Densely granulated GH-producing adenomas are often effective with somatostatin analogues and have a lower signal on T2WI [9], which is consistent with the lower T2 signal intensity ratio of densely granulated adenomas than in sparsely granulated adenomas. Wei et al. [16] reported that pituitary adenomas with a lower T2WI signal ratio of the tumour and pons had a higher collagen content. Moreover, differences in dynamic MRI contrast patterns were expected to result from histological structural differences. However, we found no difference in the WR, EER, and DER between densely and sparsely granulated types.

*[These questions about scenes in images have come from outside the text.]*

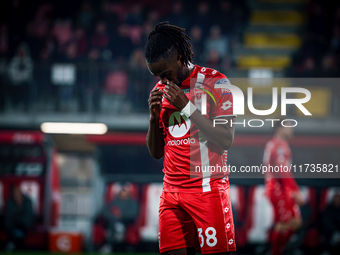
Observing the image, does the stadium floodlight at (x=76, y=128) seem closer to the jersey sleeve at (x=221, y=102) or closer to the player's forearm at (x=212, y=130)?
the jersey sleeve at (x=221, y=102)

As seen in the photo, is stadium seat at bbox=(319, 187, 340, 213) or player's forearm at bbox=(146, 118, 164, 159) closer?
player's forearm at bbox=(146, 118, 164, 159)

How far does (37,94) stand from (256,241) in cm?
523

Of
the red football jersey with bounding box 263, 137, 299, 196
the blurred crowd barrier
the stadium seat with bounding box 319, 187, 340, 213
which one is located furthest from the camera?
the blurred crowd barrier

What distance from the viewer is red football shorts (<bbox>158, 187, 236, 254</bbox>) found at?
8.14 feet

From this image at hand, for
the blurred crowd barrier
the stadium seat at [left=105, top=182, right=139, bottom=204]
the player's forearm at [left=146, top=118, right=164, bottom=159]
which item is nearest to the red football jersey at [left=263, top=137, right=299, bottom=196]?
the blurred crowd barrier

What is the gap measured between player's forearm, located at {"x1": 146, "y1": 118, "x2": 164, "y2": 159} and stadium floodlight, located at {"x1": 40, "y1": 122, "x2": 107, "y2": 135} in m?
5.95

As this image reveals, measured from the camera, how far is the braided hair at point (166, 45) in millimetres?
2471

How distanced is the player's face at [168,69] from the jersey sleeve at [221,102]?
0.24 metres

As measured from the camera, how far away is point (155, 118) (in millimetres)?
2576

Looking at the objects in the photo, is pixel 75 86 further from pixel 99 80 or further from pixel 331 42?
pixel 331 42

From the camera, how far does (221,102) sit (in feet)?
8.25

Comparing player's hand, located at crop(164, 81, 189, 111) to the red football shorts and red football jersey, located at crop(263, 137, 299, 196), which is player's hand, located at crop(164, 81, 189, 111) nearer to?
the red football shorts

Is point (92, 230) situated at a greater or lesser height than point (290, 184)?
lesser

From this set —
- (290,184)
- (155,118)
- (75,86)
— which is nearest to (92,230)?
(75,86)
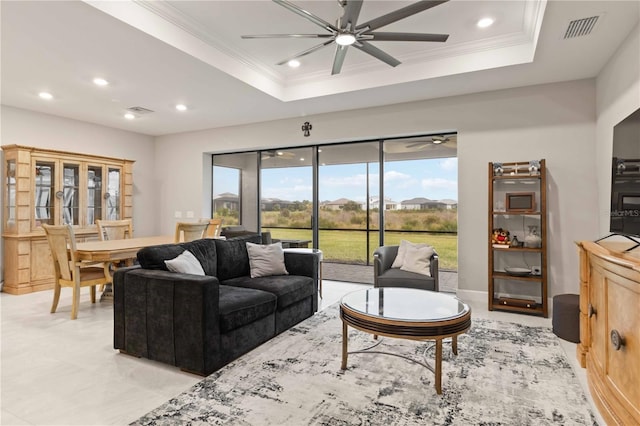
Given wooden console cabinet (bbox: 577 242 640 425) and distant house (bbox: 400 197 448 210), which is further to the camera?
distant house (bbox: 400 197 448 210)

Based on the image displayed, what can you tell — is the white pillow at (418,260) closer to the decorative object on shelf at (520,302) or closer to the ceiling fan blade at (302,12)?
the decorative object on shelf at (520,302)

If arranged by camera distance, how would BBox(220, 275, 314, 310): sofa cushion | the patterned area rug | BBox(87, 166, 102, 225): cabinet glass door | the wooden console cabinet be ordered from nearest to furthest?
the wooden console cabinet < the patterned area rug < BBox(220, 275, 314, 310): sofa cushion < BBox(87, 166, 102, 225): cabinet glass door

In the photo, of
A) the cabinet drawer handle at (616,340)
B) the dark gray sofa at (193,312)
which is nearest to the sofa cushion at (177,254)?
the dark gray sofa at (193,312)

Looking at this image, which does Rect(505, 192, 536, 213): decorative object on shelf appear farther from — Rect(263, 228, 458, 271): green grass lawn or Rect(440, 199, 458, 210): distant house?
Rect(263, 228, 458, 271): green grass lawn

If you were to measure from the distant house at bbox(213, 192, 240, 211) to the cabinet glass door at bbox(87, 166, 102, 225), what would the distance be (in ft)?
6.51

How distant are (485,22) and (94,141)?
642cm

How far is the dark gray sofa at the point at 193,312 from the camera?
2.49 metres

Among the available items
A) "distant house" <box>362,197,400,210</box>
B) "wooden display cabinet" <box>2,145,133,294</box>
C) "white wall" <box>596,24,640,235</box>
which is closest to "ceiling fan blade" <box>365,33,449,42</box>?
"white wall" <box>596,24,640,235</box>

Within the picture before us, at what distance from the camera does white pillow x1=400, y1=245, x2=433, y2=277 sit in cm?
413

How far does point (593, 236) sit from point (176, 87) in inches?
209

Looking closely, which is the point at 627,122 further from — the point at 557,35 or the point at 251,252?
the point at 251,252

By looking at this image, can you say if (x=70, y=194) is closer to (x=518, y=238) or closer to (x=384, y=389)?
(x=384, y=389)

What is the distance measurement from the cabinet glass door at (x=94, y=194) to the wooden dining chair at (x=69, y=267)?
2.02m

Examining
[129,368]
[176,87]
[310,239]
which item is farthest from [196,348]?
[310,239]
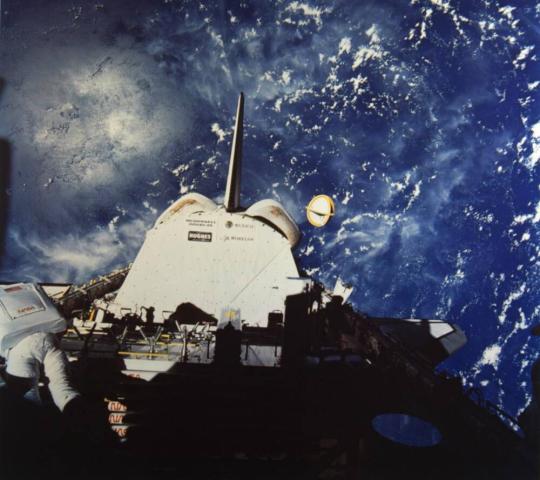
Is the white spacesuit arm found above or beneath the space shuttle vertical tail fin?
beneath

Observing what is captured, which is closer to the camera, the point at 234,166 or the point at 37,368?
the point at 37,368

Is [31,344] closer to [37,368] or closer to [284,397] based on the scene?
[37,368]

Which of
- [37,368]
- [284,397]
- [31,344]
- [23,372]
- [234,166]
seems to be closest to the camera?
[23,372]

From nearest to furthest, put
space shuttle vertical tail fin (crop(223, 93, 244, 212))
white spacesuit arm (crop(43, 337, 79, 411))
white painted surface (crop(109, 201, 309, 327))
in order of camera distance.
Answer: white spacesuit arm (crop(43, 337, 79, 411)) < white painted surface (crop(109, 201, 309, 327)) < space shuttle vertical tail fin (crop(223, 93, 244, 212))

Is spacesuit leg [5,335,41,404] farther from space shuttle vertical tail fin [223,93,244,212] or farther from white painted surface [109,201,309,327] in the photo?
space shuttle vertical tail fin [223,93,244,212]

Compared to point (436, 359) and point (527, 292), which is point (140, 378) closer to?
point (436, 359)

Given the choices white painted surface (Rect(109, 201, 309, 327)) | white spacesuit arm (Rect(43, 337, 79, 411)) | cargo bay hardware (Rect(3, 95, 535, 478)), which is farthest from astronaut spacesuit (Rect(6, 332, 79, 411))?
white painted surface (Rect(109, 201, 309, 327))

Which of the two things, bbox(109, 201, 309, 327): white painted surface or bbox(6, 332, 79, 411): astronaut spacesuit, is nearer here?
bbox(6, 332, 79, 411): astronaut spacesuit

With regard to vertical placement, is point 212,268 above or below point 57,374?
above

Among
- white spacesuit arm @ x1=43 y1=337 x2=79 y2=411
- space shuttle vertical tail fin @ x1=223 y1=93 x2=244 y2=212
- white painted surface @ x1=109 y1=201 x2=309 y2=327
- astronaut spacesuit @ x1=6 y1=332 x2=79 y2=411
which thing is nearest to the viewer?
white spacesuit arm @ x1=43 y1=337 x2=79 y2=411

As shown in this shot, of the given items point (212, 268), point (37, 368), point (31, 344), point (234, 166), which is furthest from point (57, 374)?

Dynamic MRI is useful for detecting pituitary microadenomas, which are difficult to identify on non-contrast MRI, since the normal pituitary gland is very strongly contrast-enhanced, while adenomas show a relatively low intensity. However, we found that GH-producing adenomas had lower contrast enhancement than PRL-, ACTH-, and TSH-producing adenomas. This suggests that the latter adenomas could yield inferior contrast between the adenoma and normal pituitary gland compared with GH-producing adenomas when examining for microadenomas on dynamic MRI. Moreover, ROC analysis for differentiating between GH-producing and non-GH-producing adenomas showed high diagnostic performance, especially for DER. This suggests that it may be better to focus on the delayed phase, rather than the early phase when detecting and diagnosing GH-producing adenomas on dynamic MRI.

Limitations

The main limitation of this study is the mixed use of different imaging MRI systems. In addition, this study had a limited number of cases of PRL-producing adenomas due to many patients being on drug treatment at the time of referral to our hospital. Moreover, patients who were controllable through medical treatment did not undergo preoperative MRI, including dynamic study, at our institution.

Conclusion

Dynamic MRI could be used to predict GH-producing adenomas in pituitary adenomas. Compared with NF adenomas, PRL-producing adenomas, and other adenomas, GH-producing adenomas had a weaker enhancement pattern on the early and delayed phases. In addition, compared with GH-producing adenomas, PRL-, ACTH-, and TSH-producing adenomas could yield inferior contrast between the adenoma and normal pituitary gland when searching for microadenomas on dynamic MRI. It may be better to focus on the delayed phase, rather than the early phase for detecting and diagnosing GH-producing adenomas on dynamic MRI.